# EXERCISES TO COMPLETE:
(A) From the botnet post, output the part that opens with the words containing "I know that" and closes with "like fighting terrorism.", copied exactly.
(B) In one to three sentences, explain why the botnet post concludes that botnet discussions belong on the NANOG list.

# EXTRACT:
:::

Now NANOG members cannot change OS security, they can't
change corporate security practices, but they can have 
an impact on botnets because this is where the nefarious
activity meets the network.

Therefore, I conclude that discussions of botnets do 
belong on the NANOG list as long as the NANOG list is
not used as a primary venue for discussing them.

One thing that surveys, such as the CSI/FBI Security
Survey, cannot do well is to measure the impact of 
botnet researchers and the people who attempt to shut
down botnets. It's similar to the fight against terrorism.
I know that there have been 2 terrorist attacks on
London since 9/11 but I don't know HOW MANY ATTACKS
HAVE BEEN THWARTED. At least two have been publicised 
but there could be dozens more.

Cleaning up botnets is rather like fighting terrorism.

:::

# SOURCE DATA:

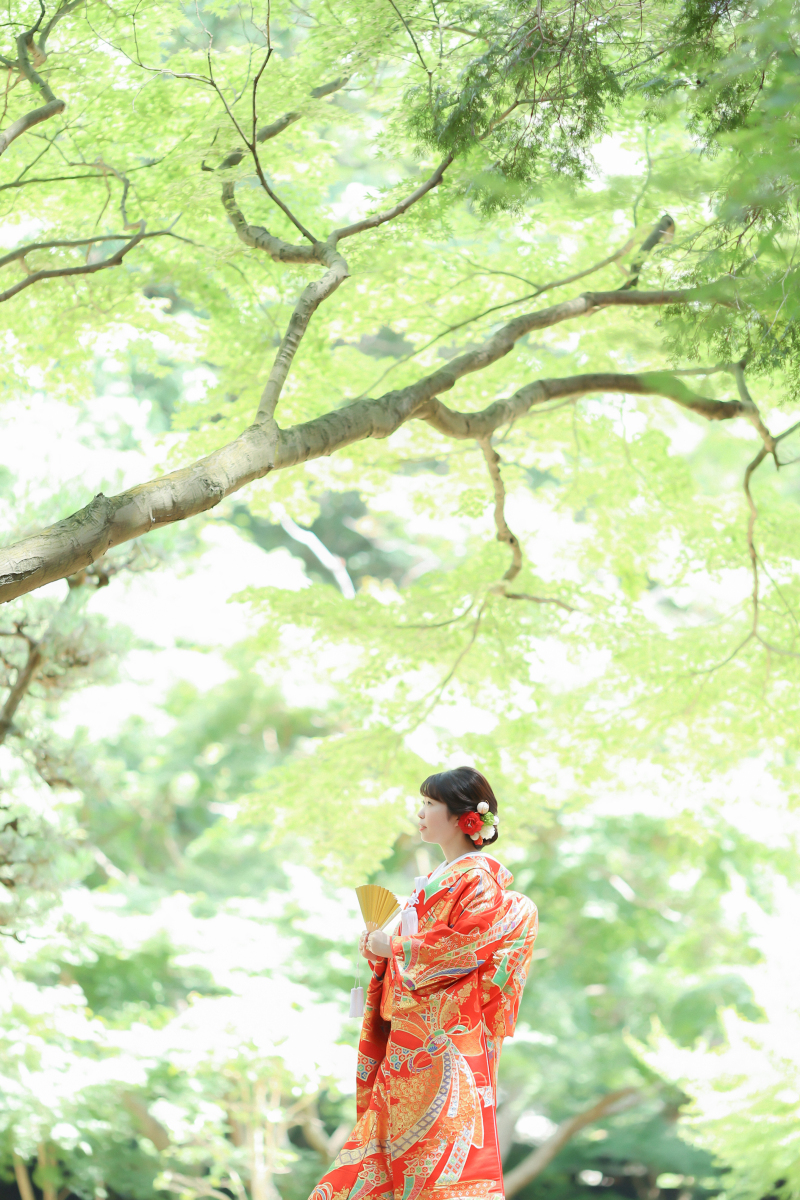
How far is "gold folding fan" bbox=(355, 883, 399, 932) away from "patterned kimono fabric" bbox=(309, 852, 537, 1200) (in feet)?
0.19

:::

# EXERCISE SOLUTIONS:
(A)
I know that there have been 2 terrorist attacks on
London since 9/11 but I don't know HOW MANY ATTACKS
HAVE BEEN THWARTED. At least two have been publicised 
but there could be dozens more.

Cleaning up botnets is rather like fighting terrorism.

(B) NANOG members can't change OS security or corporate security practices. They can still have an impact on botnets, because botnets are where the nefarious activity meets the network. So the post concludes that botnet discussions belong on the list, as long as it isn't the primary venue for them.